Maybe something like "Go is effectively/practically memory safe at the moment" would be better? Or if you want to put on your lawyer hat "Go is not known to be memory unsafe at this time", but that's rather cumbersome at best.

codys · 2 months ago
"at the moment" implies that Go would need to change for that statement to change, but instead we're waiting on a programer to make a mistake (A mistake that memory safe languages prevent).

Which does get us to why defining the properties of a language based on what people have written in that language _so far_ is weird. It's not really a property of the language that no one has screwed up yet. It's perhaps an indication that it might be less likely that folks will screw up, which is where the "probabilistic" comes in. It assumes that given the lack of a counter example (a screw up) so far, and given the time that Go has existed, it _appears_ that it's low-likelyhood to screw up go programs in that particular way.

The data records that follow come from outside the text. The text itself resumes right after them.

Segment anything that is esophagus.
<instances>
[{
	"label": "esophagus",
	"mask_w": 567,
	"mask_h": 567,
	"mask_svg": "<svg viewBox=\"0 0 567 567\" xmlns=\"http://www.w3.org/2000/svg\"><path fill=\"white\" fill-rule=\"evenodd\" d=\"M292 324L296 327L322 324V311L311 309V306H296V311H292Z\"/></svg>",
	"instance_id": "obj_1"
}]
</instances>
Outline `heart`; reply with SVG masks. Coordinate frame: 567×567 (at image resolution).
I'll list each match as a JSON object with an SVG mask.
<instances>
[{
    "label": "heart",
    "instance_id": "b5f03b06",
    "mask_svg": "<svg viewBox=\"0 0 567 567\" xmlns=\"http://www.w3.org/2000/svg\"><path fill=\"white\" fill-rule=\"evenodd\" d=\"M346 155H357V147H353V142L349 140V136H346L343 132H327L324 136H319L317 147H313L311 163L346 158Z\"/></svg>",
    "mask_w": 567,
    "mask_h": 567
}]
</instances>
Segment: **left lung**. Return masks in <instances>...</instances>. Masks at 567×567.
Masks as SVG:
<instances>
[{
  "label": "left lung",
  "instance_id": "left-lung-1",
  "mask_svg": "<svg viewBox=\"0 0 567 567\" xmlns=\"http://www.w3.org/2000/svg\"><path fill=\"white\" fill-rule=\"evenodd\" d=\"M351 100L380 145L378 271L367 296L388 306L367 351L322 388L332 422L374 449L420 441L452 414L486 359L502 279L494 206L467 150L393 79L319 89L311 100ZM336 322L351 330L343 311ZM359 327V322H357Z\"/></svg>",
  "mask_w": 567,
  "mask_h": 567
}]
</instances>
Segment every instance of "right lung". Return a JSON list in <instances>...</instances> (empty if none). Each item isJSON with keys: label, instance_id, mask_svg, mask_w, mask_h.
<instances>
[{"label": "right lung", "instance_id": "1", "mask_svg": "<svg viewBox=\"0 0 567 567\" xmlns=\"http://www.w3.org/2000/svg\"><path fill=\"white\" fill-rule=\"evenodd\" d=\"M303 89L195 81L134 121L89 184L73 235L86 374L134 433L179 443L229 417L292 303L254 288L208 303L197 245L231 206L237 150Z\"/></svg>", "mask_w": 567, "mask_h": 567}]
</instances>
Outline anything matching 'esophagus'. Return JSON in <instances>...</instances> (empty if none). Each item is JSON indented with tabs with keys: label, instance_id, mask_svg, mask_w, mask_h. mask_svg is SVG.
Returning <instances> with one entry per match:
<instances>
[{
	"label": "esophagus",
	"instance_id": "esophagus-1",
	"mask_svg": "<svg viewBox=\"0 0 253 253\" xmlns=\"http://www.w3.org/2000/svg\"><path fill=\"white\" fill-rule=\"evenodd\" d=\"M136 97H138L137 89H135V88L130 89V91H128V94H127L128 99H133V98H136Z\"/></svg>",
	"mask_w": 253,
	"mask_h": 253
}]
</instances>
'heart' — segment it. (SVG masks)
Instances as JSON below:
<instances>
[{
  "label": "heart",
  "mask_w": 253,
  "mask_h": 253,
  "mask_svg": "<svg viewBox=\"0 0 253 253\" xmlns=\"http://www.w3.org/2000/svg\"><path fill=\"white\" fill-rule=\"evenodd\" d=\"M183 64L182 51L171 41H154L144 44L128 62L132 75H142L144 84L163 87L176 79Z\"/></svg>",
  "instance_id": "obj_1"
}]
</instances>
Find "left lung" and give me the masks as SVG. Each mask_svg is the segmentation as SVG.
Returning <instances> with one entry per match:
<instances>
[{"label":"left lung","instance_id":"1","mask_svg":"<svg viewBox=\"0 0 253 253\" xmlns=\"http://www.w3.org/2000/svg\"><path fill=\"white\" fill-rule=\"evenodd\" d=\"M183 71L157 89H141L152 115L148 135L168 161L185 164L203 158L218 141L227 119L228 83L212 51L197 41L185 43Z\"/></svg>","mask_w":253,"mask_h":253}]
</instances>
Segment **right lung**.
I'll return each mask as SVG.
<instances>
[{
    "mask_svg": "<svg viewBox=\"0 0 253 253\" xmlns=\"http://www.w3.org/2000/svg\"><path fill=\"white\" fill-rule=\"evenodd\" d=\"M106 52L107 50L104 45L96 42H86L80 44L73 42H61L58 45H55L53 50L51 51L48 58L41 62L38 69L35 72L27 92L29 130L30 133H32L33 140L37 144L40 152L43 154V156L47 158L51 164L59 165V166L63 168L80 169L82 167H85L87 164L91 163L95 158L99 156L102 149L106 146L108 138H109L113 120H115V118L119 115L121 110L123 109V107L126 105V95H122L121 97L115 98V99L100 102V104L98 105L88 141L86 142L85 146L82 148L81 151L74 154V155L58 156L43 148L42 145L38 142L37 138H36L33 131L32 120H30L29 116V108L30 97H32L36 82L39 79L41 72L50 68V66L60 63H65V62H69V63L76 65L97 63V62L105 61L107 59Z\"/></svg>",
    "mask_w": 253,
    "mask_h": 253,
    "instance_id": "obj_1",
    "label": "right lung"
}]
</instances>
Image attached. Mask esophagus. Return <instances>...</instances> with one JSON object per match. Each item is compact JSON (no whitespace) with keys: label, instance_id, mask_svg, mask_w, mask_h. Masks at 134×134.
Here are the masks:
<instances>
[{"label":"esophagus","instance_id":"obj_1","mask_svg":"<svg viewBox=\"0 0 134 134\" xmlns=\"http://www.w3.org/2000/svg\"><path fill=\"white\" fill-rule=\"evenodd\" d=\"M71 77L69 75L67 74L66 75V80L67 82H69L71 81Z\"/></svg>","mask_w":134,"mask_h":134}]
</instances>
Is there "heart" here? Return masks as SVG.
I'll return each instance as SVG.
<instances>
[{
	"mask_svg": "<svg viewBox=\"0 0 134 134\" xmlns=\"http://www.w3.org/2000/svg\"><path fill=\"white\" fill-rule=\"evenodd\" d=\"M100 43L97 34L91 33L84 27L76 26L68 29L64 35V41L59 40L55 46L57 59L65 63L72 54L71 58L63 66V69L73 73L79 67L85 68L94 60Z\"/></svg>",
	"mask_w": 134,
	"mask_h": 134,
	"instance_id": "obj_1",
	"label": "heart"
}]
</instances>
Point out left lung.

Agreed that the word is non-targeted in one way, but it's better than the alternate (implying go would have to change to become memory unsafe), if one wants to talk about how-memory-safe-is-go.

codys commented on Memory Safety   memorysafety.org/... · Posted by u/pmaddams
aw1621107 · 2 months ago
"Effectively" is the key word in GP's comment - i.e., there are no known real-world vulnerabilities in Go code that are attributable to tearing on data races, so the claim is that that particular memory safety flaw does not exist in practice.
codys · 2 months ago
Interesting interpretation of that phrase. I think saying "probabilistically memory safe" would be more accurate (and more clearly communicate that idea), because we're betting on when a known case of memory unsafety in the language will show up in some piece of software.